Subsampling-method | F1 | F1-Glioma | F1-Meningioma | F1-Pituitary | F1-Notumor |
---|---|---|---|---|---|
AIMS | 0.888 | 0.88 | 0.797 | 0.930 | 0.93 |
Random | 0.889 | 0.89 | 0.8 | 0.92 | 0.945 |
F1 score for each subsampling method and class.
The random sampling and the AIMS produce the similar results for the original testing data.
A sufficiently good performance of the random sampling is expected because of statistical nature, however we want to assure that the model performs well on the data from a different source. For that reason we have tested the models by adding Gaussian and Salt and Pepper noise to testing datasets. The results of our experiments demonstrate the superiority of AIMS over random sampling.
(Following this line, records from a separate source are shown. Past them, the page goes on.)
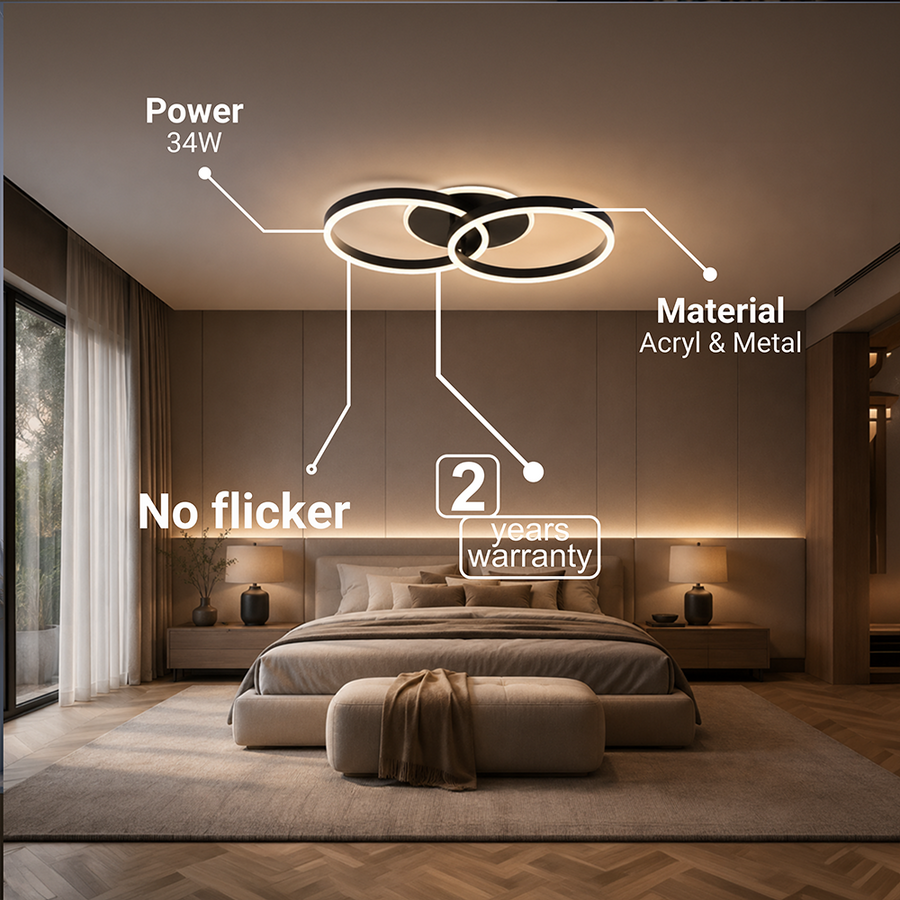 Żyrandol LED z pilotem RIGA LILITH 34W, 2 koła, światło zimne/ciepłe/neutralne, możliwość przyciemniania, czarne Żyrandole LED z pilotem Domyślny tytuł Alessandro Design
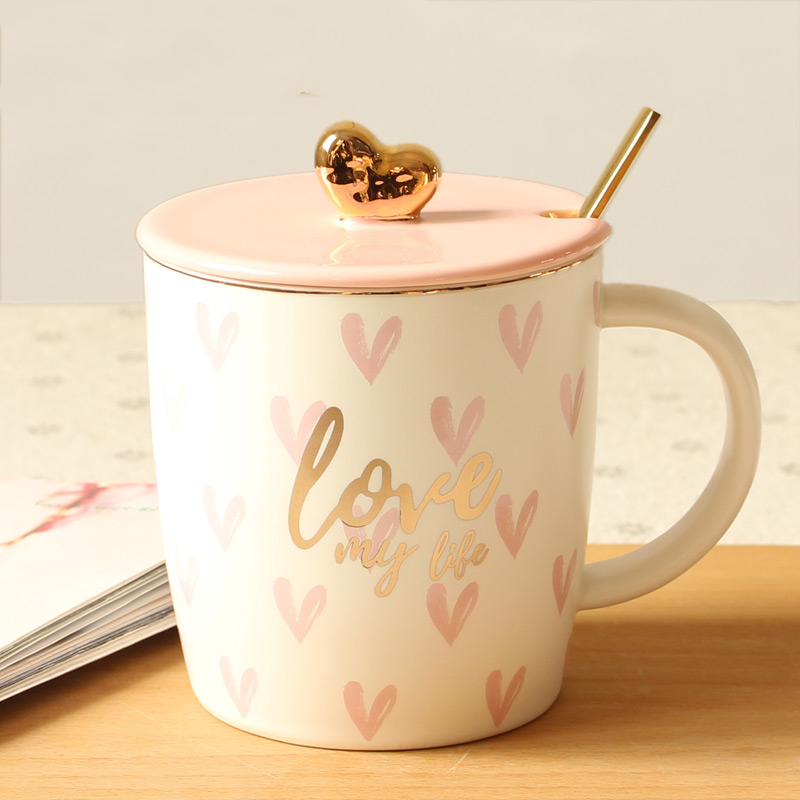 Girl Heart Cute Mug With Lid Spoon Gift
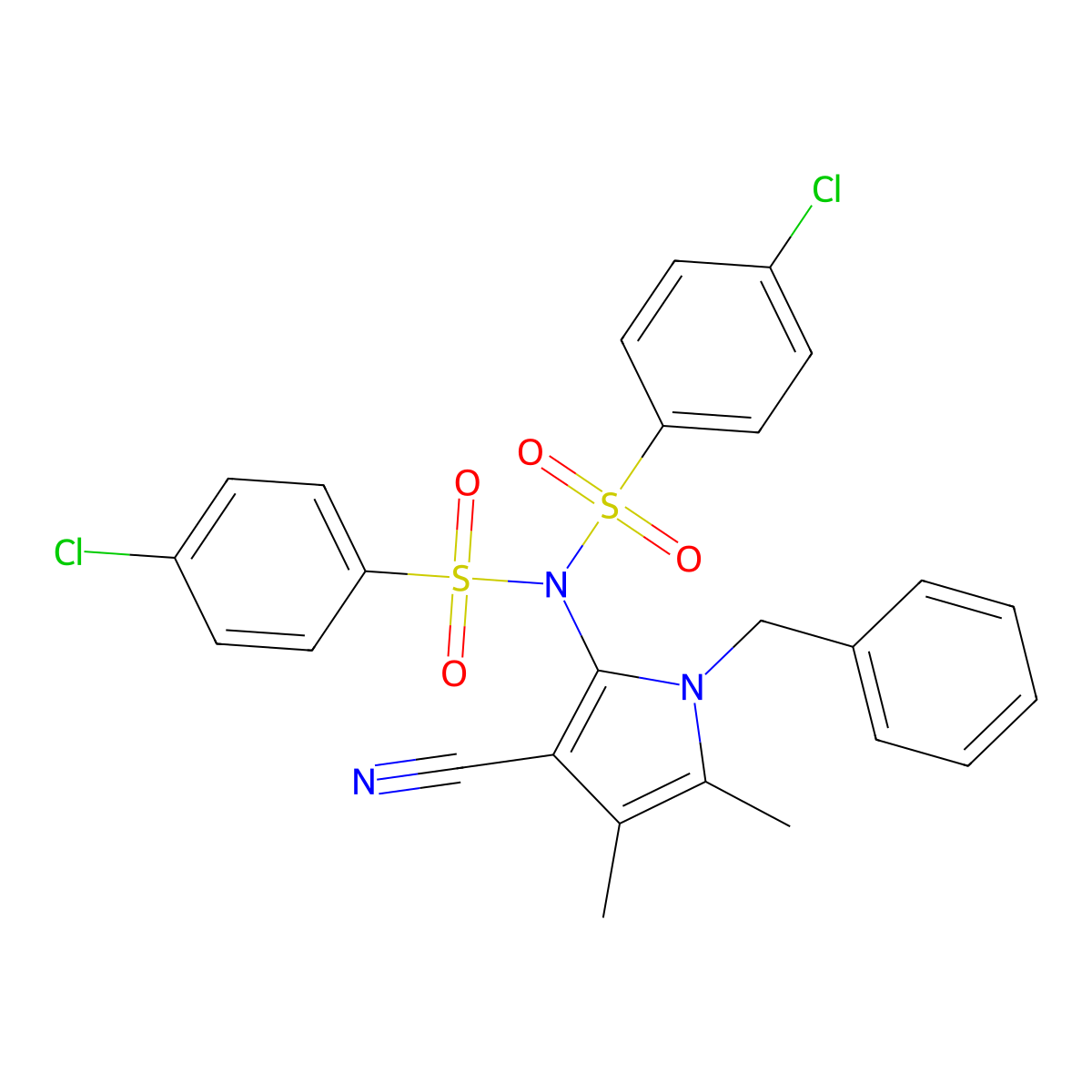 N-(1-benzyl-3-cyano-4,5-dimethyl-1H-pyrrol-2-yl)-4-chloro-N-[(4-chlorophenyl)sulfonyl]benzenesulfonamide molecular structure, CAS 478033-04-4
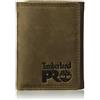 Timberland PRO - Portafoglio RFID trifold in pelle, da uomo, con finestrella per documento d'identità, taglia unica
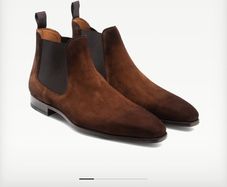 Magnanni Men's Cognac Suede Chelsea Boots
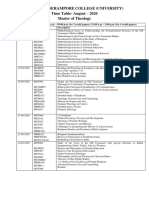 Senate of Serampore College (University) Time Table-August - 2020 Master of Theology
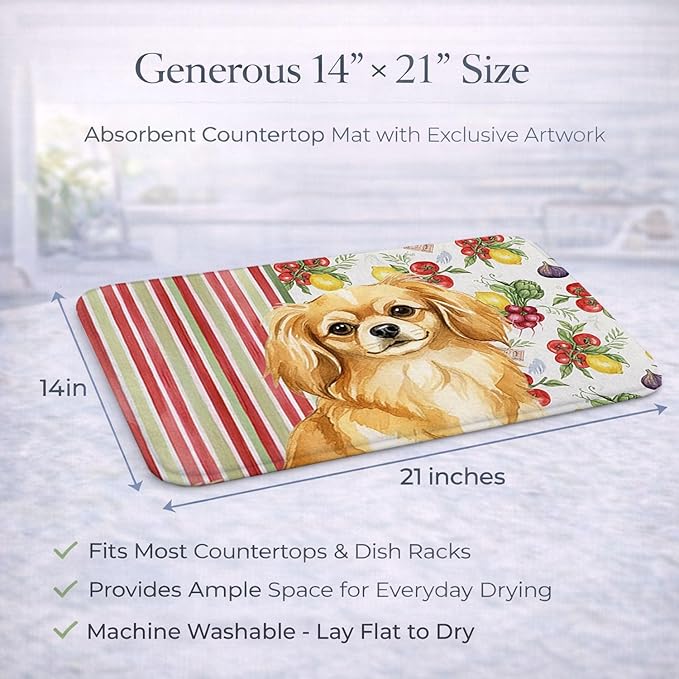 Caroline's Treasures Gold Tibetan Spaniel Vegetables Dish Drying Mat Absorbent Dish Drying Mat Pad for Kitchen Counter Dish Drainer Mat for Countertop 14 x 21 Multicolor
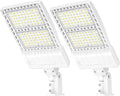 2 Pack LED Parking Lot Light 400W 320W 240W Adjustable, UL Listed 60000LM Outdoor Street Area Lighting with Photocell 100-277V IP65 5000K LED Shoebox Light Arm & Slip Fitter Mount for Street
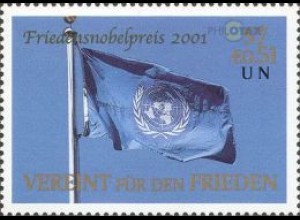 UNO Wien Mi.Nr. 350-Tab Friedensnobelpreis für UNO + Kofi Annan (7S/0,51€)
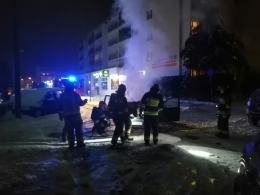 Pożar samochodu osobowego na ulicy Kieleckiej w Opolu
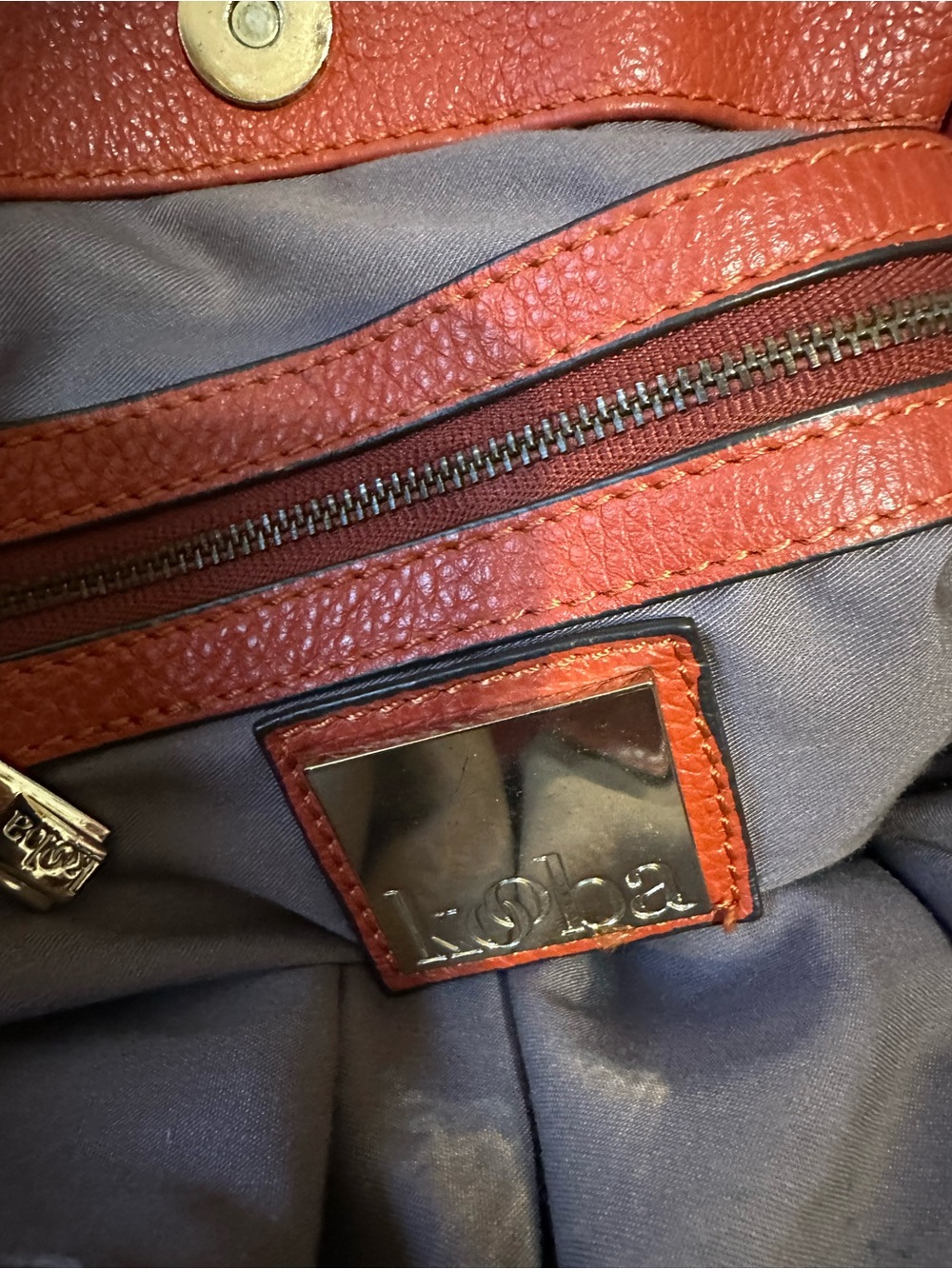 KOOBA-Beautiful Pebbled Shoulder Tote Burn Orange. - Picture 4 of 12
In order to achieve reproducible results the random seed has been fixed.
Gaussian noise
Subsampling-method | F1 | Accuracy | F1-Glioma | F1-Meningioma | F1-Pituitary | F1-Notumor |
---|---|---|---|---|---|---|
AIMS | 0.57215 | 56% | 0.311 | 0.423 | 0.623 | 0.748 |
Random | 0.45534 | 45.6% | 0.38 | 0.30 | 0.539 | 0.486 |
F1 scores when a Gaussian noise is applied on the testing dataset.
Salt and Pepper noise
Subsampling-method | Accuracy | F1-Glioma | F1-Meningioma | F1-Pituitary | F1-Notumor |
---|---|---|---|---|---|
AIMS | 57.66% | 0.67 | 0.31 | 0.70 | 0.56 |
Random | 46% | 0.68 | 0.04 | 0.09 | 0.49 |
F1 scores when a Salt and Pepper noise is applied on the testing dataset.
The results obtained by AIMS AI highlight its effectiveness as a coreset selection method for radiology applications. By focusing on the method's robustness to noise, ability to achieve high F1 scores with small coreset sizes, and its role in reducing computational burden, AIMS appears to be a promising solution for efficiently managing large medical imaging datasets. This could be a significant advantage in accelerating the development and deployment of AI-powered solutions in the field of radiology, making it a valuable tool for clinical use and research.
[1] Pranav Singh, Elena Sizikova, Jacopo Cirrone. CASS: Cross Architectural Self-Supervision for Medical Image Analysis, 3rd Workshop on Self-Supervised Learning at NeurIPS'22 (arxiv).
[2] Tsung-Yi Lin, Priya Goyal, Ross B. Girshick, Kaiming He, and Piotr Dollár. Focal loss for dense object detection. 2017 IEEE International Conference on Computer Vision (ICCV), pages 2999–3007, 2017.